- Work item -
Take the entries below and give them back exactly. Leave out nothing.

- Information provided -
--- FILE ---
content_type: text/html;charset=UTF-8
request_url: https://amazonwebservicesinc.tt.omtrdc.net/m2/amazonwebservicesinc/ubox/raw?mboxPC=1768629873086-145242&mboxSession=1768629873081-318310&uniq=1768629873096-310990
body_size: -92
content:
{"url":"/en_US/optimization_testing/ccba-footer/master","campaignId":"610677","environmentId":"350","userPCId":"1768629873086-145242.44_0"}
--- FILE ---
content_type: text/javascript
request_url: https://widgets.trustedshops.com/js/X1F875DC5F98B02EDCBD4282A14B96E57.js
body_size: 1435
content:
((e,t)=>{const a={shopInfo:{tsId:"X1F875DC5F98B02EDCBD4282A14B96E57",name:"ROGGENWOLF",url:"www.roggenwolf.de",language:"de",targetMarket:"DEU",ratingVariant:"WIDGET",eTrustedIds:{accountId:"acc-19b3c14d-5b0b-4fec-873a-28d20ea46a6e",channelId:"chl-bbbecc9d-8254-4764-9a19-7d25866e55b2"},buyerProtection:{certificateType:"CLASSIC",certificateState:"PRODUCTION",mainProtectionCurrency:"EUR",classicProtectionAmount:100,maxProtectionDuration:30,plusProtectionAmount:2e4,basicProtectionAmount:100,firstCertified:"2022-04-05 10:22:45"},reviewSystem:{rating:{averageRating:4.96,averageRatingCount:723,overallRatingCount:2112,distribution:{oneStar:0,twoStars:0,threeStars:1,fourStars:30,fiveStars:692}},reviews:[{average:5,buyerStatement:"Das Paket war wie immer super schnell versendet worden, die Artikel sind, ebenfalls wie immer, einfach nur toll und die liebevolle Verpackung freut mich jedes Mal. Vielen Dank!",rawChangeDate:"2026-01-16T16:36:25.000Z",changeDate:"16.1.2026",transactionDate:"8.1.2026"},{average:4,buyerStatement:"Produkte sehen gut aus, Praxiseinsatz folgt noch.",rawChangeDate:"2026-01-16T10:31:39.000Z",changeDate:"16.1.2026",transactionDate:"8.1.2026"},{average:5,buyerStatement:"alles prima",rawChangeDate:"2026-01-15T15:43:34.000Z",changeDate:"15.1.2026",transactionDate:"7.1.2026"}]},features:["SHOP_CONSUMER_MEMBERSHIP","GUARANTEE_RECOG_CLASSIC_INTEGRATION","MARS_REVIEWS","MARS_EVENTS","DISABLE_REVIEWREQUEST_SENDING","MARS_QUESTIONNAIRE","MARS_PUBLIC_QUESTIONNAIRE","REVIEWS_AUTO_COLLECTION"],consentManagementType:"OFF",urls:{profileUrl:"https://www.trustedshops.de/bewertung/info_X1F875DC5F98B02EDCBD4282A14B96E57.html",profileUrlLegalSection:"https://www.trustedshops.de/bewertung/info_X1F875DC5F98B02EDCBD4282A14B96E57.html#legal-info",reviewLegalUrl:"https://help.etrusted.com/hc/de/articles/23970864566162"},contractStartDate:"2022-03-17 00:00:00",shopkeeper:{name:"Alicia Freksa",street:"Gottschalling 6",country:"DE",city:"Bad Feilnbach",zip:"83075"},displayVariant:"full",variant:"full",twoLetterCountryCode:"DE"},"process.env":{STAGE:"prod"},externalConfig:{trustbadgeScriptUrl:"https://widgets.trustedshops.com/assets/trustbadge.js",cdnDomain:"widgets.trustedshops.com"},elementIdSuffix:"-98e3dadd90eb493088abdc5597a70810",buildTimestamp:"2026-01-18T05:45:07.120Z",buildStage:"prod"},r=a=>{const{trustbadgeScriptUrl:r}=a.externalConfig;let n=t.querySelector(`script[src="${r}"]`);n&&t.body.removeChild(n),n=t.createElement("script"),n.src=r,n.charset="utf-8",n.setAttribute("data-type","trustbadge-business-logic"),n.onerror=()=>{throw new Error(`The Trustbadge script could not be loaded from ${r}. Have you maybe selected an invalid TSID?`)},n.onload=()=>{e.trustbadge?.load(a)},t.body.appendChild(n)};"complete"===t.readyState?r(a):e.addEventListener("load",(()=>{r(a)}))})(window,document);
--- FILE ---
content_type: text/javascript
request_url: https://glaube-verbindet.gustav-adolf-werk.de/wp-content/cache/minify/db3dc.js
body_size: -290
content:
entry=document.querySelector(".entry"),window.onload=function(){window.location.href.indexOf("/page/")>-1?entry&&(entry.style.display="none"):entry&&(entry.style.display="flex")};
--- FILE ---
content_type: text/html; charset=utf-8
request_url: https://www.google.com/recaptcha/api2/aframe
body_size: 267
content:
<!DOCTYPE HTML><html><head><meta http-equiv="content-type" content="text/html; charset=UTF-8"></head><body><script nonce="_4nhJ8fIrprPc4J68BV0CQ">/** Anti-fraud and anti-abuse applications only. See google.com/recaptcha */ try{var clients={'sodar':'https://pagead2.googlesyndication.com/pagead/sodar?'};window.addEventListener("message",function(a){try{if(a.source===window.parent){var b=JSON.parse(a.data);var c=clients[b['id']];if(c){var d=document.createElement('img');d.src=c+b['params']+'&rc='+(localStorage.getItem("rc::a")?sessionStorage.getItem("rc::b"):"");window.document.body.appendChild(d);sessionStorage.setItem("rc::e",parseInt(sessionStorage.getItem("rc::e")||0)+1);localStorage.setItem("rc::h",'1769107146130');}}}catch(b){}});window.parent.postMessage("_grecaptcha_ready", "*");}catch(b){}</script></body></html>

- Task result -
--- FILE ---
content_type: text/html;charset=UTF-8
request_url: https://amazonwebservicesinc.tt.omtrdc.net/m2/amazonwebservicesinc/ubox/raw?mboxPC=1768629873086-145242&mboxSession=1768629873081-318310&uniq=1768629873096-310990
body_size: -92
content:
{"url":"/en_US/optimization_testing/ccba-footer/master","campaignId":"610677","environmentId":"350","userPCId":"1768629873086-145242.44_0"}
--- FILE ---
content_type: text/javascript
request_url: https://widgets.trustedshops.com/js/X1F875DC5F98B02EDCBD4282A14B96E57.js
body_size: 1435
content:
((e,t)=>{const a={shopInfo:{tsId:"X1F875DC5F98B02EDCBD4282A14B96E57",name:"ROGGENWOLF",url:"www.roggenwolf.de",language:"de",targetMarket:"DEU",ratingVariant:"WIDGET",eTrustedIds:{accountId:"acc-19b3c14d-5b0b-4fec-873a-28d20ea46a6e",channelId:"chl-bbbecc9d-8254-4764-9a19-7d25866e55b2"},buyerProtection:{certificateType:"CLASSIC",certificateState:"PRODUCTION",mainProtectionCurrency:"EUR",classicProtectionAmount:100,maxProtectionDuration:30,plusProtectionAmount:2e4,basicProtectionAmount:100,firstCertified:"2022-04-05 10:22:45"},reviewSystem:{rating:{averageRating:4.96,averageRatingCount:723,overallRatingCount:2112,distribution:{oneStar:0,twoStars:0,threeStars:1,fourStars:30,fiveStars:692}},reviews:[{average:5,buyerStatement:"Das Paket war wie immer super schnell versendet worden, die Artikel sind, ebenfalls wie immer, einfach nur toll und die liebevolle Verpackung freut mich jedes Mal. Vielen Dank!",rawChangeDate:"2026-01-16T16:36:25.000Z",changeDate:"16.1.2026",transactionDate:"8.1.2026"},{average:4,buyerStatement:"Produkte sehen gut aus, Praxiseinsatz folgt noch.",rawChangeDate:"2026-01-16T10:31:39.000Z",changeDate:"16.1.2026",transactionDate:"8.1.2026"},{average:5,buyerStatement:"alles prima",rawChangeDate:"2026-01-15T15:43:34.000Z",changeDate:"15.1.2026",transactionDate:"7.1.2026"}]},features:["SHOP_CONSUMER_MEMBERSHIP","GUARANTEE_RECOG_CLASSIC_INTEGRATION","MARS_REVIEWS","MARS_EVENTS","DISABLE_REVIEWREQUEST_SENDING","MARS_QUESTIONNAIRE","MARS_PUBLIC_QUESTIONNAIRE","REVIEWS_AUTO_COLLECTION"],consentManagementType:"OFF",urls:{profileUrl:"https://www.trustedshops.de/bewertung/info_X1F875DC5F98B02EDCBD4282A14B96E57.html",profileUrlLegalSection:"https://www.trustedshops.de/bewertung/info_X1F875DC5F98B02EDCBD4282A14B96E57.html#legal-info",reviewLegalUrl:"https://help.etrusted.com/hc/de/articles/23970864566162"},contractStartDate:"2022-03-17 00:00:00",shopkeeper:{name:"Alicia Freksa",street:"Gottschalling 6",country:"DE",city:"Bad Feilnbach",zip:"83075"},displayVariant:"full",variant:"full",twoLetterCountryCode:"DE"},"process.env":{STAGE:"prod"},externalConfig:{trustbadgeScriptUrl:"https://widgets.trustedshops.com/assets/trustbadge.js",cdnDomain:"widgets.trustedshops.com"},elementIdSuffix:"-98e3dadd90eb493088abdc5597a70810",buildTimestamp:"2026-01-18T05:45:07.120Z",buildStage:"prod"},r=a=>{const{trustbadgeScriptUrl:r}=a.externalConfig;let n=t.querySelector(`script[src="${r}"]`);n&&t.body.removeChild(n),n=t.createElement("script"),n.src=r,n.charset="utf-8",n.setAttribute("data-type","trustbadge-business-logic"),n.onerror=()=>{throw new Error(`The Trustbadge script could not be loaded from ${r}. Have you maybe selected an invalid TSID?`)},n.onload=()=>{e.trustbadge?.load(a)},t.body.appendChild(n)};"complete"===t.readyState?r(a):e.addEventListener("load",(()=>{r(a)}))})(window,document);
--- FILE ---
content_type: text/javascript
request_url: https://glaube-verbindet.gustav-adolf-werk.de/wp-content/cache/minify/db3dc.js
body_size: -290
content:
entry=document.querySelector(".entry"),window.onload=function(){window.location.href.indexOf("/page/")>-1?entry&&(entry.style.display="none"):entry&&(entry.style.display="flex")};
--- FILE ---
content_type: text/html; charset=utf-8
request_url: https://www.google.com/recaptcha/api2/aframe
body_size: 267
content:
<!DOCTYPE HTML><html><head><meta http-equiv="content-type" content="text/html; charset=UTF-8"></head><body><script nonce="_4nhJ8fIrprPc4J68BV0CQ">/** Anti-fraud and anti-abuse applications only. See google.com/recaptcha */ try{var clients={'sodar':'https://pagead2.googlesyndication.com/pagead/sodar?'};window.addEventListener("message",function(a){try{if(a.source===window.parent){var b=JSON.parse(a.data);var c=clients[b['id']];if(c){var d=document.createElement('img');d.src=c+b['params']+'&rc='+(localStorage.getItem("rc::a")?sessionStorage.getItem("rc::b"):"");window.document.body.appendChild(d);sessionStorage.setItem("rc::e",parseInt(sessionStorage.getItem("rc::e")||0)+1);localStorage.setItem("rc::h",'1769107146130');}}}catch(b){}});window.parent.postMessage("_grecaptcha_ready", "*");}catch(b){}</script></body></html>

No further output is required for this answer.